En pratique : utiliser un supplément intelligemment
- Formes : le bisglycinate et le citrate sont mieux absorbés et mieux tolérés que l'oxyde, dont la biodisponibilité est faible (environ 4 %).
- Dose : les autorités sanitaires américaines (NIH) recommandent de ne pas dépasser 350 mg par jour via les suppléments, en plus des apports alimentaires.
- Précautions : avis médical indispensable en cas d'insuffisance rénale ; espacer la prise de la lévothyroxine et de certains antibiotiques ; effet laxatif possible au-delà de la tolérance individuelle.

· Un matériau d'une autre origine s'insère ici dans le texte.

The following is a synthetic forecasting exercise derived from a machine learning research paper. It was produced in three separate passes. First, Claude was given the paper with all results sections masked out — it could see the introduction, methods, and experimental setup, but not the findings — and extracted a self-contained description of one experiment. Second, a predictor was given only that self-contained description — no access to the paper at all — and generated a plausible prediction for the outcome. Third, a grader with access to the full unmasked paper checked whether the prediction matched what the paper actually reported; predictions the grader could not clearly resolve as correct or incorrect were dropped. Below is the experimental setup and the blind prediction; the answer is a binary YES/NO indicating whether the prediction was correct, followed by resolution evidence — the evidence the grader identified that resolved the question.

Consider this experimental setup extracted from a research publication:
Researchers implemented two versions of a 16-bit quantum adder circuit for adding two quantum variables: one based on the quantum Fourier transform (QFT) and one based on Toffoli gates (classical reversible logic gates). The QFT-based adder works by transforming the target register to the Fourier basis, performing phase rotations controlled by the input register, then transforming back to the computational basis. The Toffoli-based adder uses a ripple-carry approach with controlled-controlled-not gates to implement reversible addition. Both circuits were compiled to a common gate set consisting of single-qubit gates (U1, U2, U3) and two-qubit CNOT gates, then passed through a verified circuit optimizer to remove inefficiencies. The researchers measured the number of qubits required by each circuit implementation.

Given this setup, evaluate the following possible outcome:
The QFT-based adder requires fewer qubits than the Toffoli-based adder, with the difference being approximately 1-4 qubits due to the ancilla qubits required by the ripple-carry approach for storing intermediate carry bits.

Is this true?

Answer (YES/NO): YES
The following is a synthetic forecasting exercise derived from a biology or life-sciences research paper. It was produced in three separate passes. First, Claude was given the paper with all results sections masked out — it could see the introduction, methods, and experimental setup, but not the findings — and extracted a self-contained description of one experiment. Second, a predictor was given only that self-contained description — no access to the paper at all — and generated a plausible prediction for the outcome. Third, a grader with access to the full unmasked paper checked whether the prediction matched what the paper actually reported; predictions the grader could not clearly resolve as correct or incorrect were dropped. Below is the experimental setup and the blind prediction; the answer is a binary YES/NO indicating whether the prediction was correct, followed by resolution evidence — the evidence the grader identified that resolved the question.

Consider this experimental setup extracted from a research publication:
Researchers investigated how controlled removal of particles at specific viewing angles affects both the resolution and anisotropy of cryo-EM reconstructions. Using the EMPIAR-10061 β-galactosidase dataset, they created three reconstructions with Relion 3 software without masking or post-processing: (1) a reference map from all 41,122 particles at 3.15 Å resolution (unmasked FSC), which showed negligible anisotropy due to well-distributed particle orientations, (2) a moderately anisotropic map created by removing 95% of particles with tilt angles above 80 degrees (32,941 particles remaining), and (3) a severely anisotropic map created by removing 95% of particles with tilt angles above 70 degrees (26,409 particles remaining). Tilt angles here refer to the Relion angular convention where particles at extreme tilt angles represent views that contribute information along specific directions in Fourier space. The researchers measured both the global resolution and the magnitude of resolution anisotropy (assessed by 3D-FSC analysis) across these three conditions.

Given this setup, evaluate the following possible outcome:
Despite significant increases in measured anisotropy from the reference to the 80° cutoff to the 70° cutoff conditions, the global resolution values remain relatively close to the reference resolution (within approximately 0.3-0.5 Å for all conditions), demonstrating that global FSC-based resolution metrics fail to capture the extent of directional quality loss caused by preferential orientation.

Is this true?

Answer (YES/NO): YES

- Timing : le soir au coucher reste le choix le plus logique pour un objectif sommeil.
L'objection honnête
Un lecteur sceptique aurait raison de rappeler que les preuves magnésium-sommeil reposent sur peu d'essais, de petite taille, centrés sur l'insomnie du senior et non sur l'apnée ; que les carences sévères sont rares chez les personnes bien nourries ; et que la frontière entre dose utile et effet laxatif est étroite. C'est précisément la thèse de cet article : le magnésium se justifie en cas d'apports insuffisants ou de terrain favorable, pas comme traitement du SAOS.

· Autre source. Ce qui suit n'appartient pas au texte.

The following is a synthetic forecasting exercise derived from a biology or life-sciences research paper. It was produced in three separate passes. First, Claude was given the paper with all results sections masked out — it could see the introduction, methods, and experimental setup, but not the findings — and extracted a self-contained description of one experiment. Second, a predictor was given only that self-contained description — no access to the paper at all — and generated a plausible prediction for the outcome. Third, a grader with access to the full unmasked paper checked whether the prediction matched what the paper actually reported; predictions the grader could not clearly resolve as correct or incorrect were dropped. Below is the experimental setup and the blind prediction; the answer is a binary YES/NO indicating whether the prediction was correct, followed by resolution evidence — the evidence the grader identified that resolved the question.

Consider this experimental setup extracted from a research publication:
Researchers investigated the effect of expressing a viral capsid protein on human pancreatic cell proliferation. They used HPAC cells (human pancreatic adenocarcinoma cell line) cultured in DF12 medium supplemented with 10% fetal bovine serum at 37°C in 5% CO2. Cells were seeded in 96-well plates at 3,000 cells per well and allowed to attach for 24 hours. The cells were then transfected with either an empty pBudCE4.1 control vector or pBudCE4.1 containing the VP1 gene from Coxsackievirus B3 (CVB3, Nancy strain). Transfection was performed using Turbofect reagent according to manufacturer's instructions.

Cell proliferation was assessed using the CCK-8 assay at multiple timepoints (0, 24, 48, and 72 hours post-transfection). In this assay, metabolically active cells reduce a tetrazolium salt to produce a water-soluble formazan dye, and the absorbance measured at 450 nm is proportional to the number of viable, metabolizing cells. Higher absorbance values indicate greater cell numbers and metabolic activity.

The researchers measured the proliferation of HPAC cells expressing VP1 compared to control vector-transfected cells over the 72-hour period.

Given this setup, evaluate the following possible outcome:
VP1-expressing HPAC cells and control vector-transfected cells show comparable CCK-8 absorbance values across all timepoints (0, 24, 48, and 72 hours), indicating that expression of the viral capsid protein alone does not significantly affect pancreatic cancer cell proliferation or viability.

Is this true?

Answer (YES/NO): NO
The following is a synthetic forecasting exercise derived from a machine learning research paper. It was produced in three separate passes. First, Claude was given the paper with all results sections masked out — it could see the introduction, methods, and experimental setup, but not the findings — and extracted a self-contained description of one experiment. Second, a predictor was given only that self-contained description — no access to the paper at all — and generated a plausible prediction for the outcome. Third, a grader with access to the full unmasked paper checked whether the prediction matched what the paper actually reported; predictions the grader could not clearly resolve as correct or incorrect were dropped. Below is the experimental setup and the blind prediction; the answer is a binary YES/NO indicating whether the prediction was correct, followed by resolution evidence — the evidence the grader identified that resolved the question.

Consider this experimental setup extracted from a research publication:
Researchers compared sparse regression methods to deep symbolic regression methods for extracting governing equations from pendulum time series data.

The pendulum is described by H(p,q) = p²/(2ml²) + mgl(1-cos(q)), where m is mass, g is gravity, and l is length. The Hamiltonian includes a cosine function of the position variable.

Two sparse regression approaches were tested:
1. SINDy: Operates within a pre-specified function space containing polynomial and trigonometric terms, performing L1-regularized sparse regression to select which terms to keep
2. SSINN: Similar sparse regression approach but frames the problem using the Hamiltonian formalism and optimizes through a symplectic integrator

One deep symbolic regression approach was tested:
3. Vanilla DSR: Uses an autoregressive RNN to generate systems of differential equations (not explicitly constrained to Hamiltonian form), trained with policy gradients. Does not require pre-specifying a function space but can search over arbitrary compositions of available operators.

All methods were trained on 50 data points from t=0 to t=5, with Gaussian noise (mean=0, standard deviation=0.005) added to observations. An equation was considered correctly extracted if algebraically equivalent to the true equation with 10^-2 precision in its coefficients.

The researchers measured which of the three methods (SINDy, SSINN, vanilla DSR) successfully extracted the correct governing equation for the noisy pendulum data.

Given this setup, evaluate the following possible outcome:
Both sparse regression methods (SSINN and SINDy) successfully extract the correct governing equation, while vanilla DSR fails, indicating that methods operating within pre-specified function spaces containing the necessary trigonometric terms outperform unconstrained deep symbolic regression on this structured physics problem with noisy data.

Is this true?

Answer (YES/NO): NO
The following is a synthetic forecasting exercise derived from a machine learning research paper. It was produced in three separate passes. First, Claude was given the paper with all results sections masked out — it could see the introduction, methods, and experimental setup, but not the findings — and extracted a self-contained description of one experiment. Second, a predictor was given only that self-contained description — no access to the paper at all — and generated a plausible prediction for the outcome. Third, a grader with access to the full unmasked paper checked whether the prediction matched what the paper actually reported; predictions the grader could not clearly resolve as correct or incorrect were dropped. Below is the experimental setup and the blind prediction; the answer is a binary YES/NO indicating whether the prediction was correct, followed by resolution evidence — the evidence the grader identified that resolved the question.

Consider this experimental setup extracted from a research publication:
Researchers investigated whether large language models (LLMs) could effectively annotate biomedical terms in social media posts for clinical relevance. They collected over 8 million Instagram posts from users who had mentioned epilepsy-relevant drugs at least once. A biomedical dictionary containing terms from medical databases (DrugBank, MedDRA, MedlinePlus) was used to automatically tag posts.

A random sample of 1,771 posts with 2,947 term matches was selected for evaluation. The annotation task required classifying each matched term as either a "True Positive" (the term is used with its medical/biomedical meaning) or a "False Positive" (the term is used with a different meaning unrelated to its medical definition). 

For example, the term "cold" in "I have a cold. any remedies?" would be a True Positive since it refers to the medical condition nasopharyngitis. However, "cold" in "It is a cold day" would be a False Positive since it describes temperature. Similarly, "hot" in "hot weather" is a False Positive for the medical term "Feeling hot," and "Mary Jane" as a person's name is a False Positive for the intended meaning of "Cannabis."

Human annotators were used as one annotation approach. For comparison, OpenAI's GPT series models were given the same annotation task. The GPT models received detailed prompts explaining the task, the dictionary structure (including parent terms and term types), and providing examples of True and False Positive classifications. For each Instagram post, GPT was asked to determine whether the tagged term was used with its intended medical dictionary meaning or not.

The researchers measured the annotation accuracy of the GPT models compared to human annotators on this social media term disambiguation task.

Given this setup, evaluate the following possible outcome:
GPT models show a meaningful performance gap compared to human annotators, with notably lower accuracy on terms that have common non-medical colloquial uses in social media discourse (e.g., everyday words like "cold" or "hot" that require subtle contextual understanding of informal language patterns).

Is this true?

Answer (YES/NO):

Opinion assumée : à VitalStack, nous considérons que le magnésium a toute sa place dans une hygiène de sommeil sérieuse — à condition d'être encadré, dosé raisonnablement, et de ne jamais servir d'alibi pour éviter un dépistage. Face à un ronflement ponctué de pauses respiratoires, la question utile n'est pas « quel magnésium choisir ? » mais « quand programmer une polygraphie ? ».
Ce qu'il faut retenir
Le SAOS est fréquent, dangereux et traitable. Le magnésium est utile en cas de carence, avec des effets modestes mais réels sur la qualité de sommeil perçue. L'un ne remplace jamais l'autre : dépistez l'apnée, corrigez la carence, et gardez chaque outil à sa place.
FAQ
Le magnésium peut-il guérir l'apnée du sommeil ?
Non. Aucun essai clinique n'a montré de réduction de l'indice d'apnées-hypopnées ; le SAOS se traite par PPC, orthèse d'avancée mandibulaire ou mesures validées par un médecin.

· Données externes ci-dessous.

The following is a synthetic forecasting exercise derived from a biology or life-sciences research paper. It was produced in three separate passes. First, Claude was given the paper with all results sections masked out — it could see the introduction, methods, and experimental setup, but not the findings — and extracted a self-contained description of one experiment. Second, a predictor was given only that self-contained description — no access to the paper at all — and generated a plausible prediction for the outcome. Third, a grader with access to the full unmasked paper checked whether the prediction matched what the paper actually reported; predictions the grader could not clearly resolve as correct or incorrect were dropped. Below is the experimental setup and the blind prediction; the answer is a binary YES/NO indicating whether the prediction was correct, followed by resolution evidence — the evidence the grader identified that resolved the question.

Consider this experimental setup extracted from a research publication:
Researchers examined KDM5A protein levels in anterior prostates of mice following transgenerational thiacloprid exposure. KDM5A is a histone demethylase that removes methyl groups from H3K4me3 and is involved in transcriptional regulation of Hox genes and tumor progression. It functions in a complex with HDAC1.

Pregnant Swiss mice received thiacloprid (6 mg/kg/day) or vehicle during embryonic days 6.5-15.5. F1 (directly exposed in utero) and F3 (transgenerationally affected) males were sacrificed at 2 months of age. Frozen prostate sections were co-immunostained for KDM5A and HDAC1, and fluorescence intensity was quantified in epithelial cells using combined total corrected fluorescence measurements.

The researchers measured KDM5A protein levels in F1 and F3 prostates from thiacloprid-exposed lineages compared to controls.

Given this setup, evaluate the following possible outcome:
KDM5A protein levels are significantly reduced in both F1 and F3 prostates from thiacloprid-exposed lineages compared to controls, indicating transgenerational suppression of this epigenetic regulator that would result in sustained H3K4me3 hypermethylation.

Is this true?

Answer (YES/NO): NO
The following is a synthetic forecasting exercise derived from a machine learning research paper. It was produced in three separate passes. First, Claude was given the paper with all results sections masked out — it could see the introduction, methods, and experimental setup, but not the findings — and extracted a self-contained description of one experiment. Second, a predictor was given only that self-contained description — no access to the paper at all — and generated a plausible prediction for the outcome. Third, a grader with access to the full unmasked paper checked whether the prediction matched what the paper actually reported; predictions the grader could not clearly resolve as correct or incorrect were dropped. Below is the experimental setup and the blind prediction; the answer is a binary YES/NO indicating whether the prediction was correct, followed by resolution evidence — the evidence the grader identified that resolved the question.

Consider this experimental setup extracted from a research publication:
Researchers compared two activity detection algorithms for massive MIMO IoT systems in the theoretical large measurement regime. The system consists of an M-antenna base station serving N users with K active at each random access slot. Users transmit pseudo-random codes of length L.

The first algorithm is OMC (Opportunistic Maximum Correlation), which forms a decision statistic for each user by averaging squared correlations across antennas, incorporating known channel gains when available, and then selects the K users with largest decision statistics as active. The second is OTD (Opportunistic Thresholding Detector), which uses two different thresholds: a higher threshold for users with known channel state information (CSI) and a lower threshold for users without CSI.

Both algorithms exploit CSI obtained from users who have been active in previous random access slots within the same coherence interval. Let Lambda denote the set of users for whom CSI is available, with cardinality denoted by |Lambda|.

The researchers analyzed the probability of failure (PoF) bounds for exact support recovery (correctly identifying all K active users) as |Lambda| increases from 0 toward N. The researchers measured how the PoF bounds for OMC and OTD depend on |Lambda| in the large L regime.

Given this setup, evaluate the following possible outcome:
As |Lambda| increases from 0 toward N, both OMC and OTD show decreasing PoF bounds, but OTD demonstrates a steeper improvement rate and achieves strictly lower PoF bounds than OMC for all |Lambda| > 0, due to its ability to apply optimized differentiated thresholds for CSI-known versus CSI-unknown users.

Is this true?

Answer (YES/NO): NO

Quel magnésium choisir pour dormir ?
Le bisglycinate ou le citrate, mieux absorbés que l'oxyde, sans dépasser 350 mg par jour en supplément ; demandez conseil à votre médecin ou pharmacien, surtout en cas de maladie rénale.
Comment savoir si je fais de l'apnée du sommeil ?
Ronflements sonores, pauses respiratoires observées par l'entourage et somnolence diurne sont les signaux d'alerte ; parlez-en à votre médecin, qui prescrira une polygraphie ou une polysomnographie.